A mentally challenged woman nearly cheated out of her house and forced onto the street is home.
And it’s thanks to the Throggs Neck community’s support.
But one of her saviors believes she may not be the only victim of this kind of misfortune.
In a story first reported in the Bronx Times Reporter in 2009, Geraldine Panattieri, 60, was found wandering the streets after being thrown out of the house at 1055 Edison Avenue where she had lived her entire life.
She spiraled downward after the death of a long-time boyfriend, Chris Nugent, who had paid her bills and made sure she took her medicine, neighbors said.
After a period off of her medication, she married Joseph Lillard, a neighbor 20 years younger, who had promised to take care of her. Instead, he booted her onto the streets.
When she walked into attorney Steve Kaufman’s office looking for help, she didn’t even realize she was married to Lillard. He also had also had her sign a quick-claim deed to her home for $10.
“She is an innocent lady who was exploited and taken advantage of every step of the way,” said Kaufman.
After much back and forth with the city and a court-appointed legal guardian, Kaufman and his assistant, Cathy Ziegler, got Panattieri hospitalized at Jacobi Medical Center and then a adult care facility while the case was sorted out in the courts.

## USING THE INFORMATION
- A) Using the article about Geraldine Panattieri, explain why she was found wandering the streets.
- B) From the article about Geraldine Panattieri, print the stretch from "She spiraled downward" through "medicine, neighbors said.".

(Dataset entries)
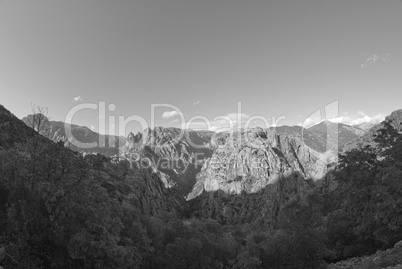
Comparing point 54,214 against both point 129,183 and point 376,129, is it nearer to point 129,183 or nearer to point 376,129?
point 376,129

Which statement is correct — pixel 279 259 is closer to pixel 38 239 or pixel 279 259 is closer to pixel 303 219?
pixel 303 219

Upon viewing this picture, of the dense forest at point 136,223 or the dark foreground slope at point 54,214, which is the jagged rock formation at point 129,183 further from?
the dark foreground slope at point 54,214

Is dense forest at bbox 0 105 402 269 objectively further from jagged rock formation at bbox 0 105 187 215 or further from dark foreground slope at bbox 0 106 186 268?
jagged rock formation at bbox 0 105 187 215

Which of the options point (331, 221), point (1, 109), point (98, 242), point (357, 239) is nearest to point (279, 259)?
point (357, 239)

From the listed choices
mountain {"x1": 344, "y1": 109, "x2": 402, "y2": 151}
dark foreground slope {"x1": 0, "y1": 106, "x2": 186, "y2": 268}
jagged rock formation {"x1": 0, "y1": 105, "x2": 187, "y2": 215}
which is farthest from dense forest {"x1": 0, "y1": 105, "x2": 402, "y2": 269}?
jagged rock formation {"x1": 0, "y1": 105, "x2": 187, "y2": 215}

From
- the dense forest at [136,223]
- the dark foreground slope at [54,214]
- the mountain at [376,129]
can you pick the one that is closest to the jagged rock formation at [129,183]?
the dense forest at [136,223]

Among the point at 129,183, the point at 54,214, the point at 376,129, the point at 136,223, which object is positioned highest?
the point at 376,129

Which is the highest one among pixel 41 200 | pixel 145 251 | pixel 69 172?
pixel 69 172

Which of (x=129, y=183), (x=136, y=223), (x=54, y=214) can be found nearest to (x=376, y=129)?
(x=136, y=223)
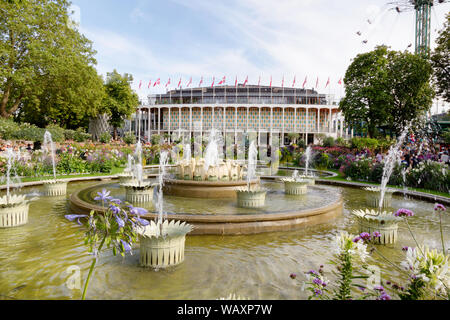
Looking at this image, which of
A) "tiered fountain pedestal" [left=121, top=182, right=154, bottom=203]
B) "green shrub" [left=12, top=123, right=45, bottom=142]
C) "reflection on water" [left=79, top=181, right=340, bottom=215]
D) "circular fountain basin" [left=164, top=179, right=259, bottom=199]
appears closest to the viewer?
"reflection on water" [left=79, top=181, right=340, bottom=215]

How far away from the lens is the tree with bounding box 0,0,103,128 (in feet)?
68.7

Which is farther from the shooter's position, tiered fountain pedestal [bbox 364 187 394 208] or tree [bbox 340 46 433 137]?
tree [bbox 340 46 433 137]

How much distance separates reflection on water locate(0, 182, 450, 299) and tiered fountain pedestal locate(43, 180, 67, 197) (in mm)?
3303

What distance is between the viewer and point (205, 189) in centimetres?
947

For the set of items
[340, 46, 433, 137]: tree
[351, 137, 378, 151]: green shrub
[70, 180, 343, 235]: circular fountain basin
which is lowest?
[70, 180, 343, 235]: circular fountain basin

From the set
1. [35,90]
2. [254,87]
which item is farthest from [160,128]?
[35,90]

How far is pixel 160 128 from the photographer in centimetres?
5359

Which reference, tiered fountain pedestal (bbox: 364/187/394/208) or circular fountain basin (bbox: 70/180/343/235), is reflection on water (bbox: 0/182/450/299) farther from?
tiered fountain pedestal (bbox: 364/187/394/208)

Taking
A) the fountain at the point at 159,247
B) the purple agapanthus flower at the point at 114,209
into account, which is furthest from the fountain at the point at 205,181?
the purple agapanthus flower at the point at 114,209

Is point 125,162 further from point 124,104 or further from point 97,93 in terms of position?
point 124,104

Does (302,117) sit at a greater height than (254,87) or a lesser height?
lesser

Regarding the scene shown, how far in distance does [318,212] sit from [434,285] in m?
4.78

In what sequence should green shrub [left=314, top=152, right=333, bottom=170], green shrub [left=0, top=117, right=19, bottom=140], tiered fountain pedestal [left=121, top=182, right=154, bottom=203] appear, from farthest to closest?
green shrub [left=0, top=117, right=19, bottom=140], green shrub [left=314, top=152, right=333, bottom=170], tiered fountain pedestal [left=121, top=182, right=154, bottom=203]

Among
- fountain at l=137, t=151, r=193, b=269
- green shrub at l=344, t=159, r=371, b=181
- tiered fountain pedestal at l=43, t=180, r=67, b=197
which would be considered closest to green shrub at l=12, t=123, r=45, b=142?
tiered fountain pedestal at l=43, t=180, r=67, b=197
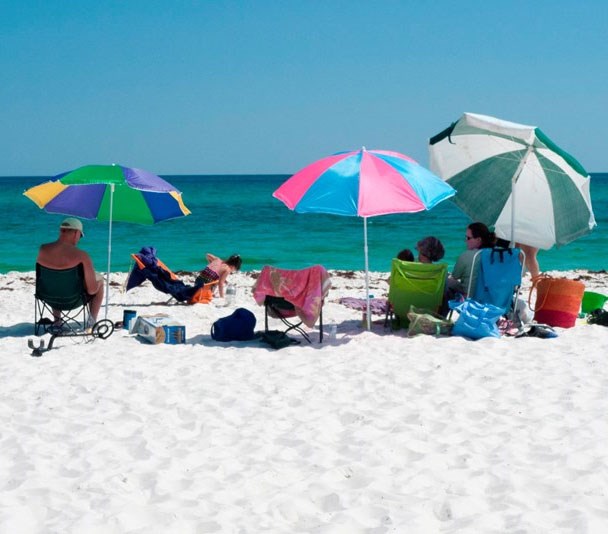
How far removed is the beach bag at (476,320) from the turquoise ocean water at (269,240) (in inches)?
466

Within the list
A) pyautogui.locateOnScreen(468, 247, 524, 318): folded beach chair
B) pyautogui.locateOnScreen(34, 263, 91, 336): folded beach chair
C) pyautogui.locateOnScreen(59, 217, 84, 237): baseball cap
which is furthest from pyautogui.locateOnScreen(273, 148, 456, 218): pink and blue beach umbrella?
pyautogui.locateOnScreen(34, 263, 91, 336): folded beach chair

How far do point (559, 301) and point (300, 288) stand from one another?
2448 millimetres

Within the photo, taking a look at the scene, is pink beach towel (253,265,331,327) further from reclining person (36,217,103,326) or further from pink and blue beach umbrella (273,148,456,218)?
reclining person (36,217,103,326)

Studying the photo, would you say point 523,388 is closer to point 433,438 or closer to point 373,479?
point 433,438

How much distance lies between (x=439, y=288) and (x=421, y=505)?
3.79 meters

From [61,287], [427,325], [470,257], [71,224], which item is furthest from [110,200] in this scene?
[470,257]

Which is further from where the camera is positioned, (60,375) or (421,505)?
(60,375)

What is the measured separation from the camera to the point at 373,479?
3.66 metres

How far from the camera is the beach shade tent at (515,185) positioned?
7.36m

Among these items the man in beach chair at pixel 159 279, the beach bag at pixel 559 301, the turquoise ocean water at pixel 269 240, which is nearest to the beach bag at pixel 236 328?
the man in beach chair at pixel 159 279

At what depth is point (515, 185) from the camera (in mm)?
7434

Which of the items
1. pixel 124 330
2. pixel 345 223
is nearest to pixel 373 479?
pixel 124 330

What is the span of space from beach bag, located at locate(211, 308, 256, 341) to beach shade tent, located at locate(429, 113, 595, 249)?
93.0 inches

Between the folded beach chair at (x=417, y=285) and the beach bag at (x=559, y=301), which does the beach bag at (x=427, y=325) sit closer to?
the folded beach chair at (x=417, y=285)
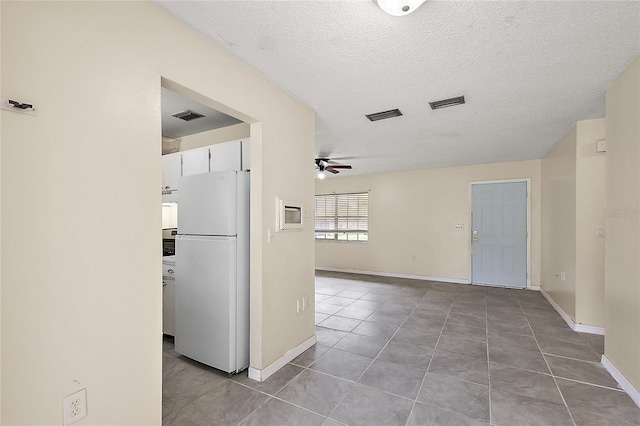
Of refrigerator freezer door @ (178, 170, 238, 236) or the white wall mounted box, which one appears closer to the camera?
refrigerator freezer door @ (178, 170, 238, 236)

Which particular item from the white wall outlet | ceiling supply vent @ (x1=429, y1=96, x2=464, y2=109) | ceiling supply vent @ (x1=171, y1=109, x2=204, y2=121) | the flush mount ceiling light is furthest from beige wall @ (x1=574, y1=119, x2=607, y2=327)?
the white wall outlet

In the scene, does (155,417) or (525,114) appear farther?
(525,114)

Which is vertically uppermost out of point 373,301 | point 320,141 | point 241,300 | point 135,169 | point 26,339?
point 320,141

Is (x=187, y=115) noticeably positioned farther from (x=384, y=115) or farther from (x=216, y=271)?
(x=384, y=115)

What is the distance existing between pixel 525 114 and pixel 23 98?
4111 mm

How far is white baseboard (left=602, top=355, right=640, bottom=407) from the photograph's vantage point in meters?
2.07

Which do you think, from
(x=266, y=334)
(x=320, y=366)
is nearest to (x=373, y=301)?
(x=320, y=366)

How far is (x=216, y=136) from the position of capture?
3518 millimetres

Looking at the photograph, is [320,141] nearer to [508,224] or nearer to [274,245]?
[274,245]

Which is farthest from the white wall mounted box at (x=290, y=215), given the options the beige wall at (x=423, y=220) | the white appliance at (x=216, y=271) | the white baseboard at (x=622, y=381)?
the beige wall at (x=423, y=220)

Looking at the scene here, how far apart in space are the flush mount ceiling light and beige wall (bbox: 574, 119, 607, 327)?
3192 millimetres

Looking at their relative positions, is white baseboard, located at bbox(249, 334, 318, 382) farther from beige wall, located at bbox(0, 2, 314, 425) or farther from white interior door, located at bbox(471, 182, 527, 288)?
white interior door, located at bbox(471, 182, 527, 288)

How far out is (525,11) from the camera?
63.9 inches

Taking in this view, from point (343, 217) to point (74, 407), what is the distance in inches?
260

## ANSWERS BY ITEM
- A) She had been thrown out of the house at 1055 Edison Avenue, where she had lived her whole life. Joseph Lillard, the younger neighbor she married after he promised to take care of her, put her out on the streets instead.

- B)
She spiraled downward after the death of a long-time boyfriend, Chris Nugent, who had paid her bills and made sure she took her medicine, neighbors said.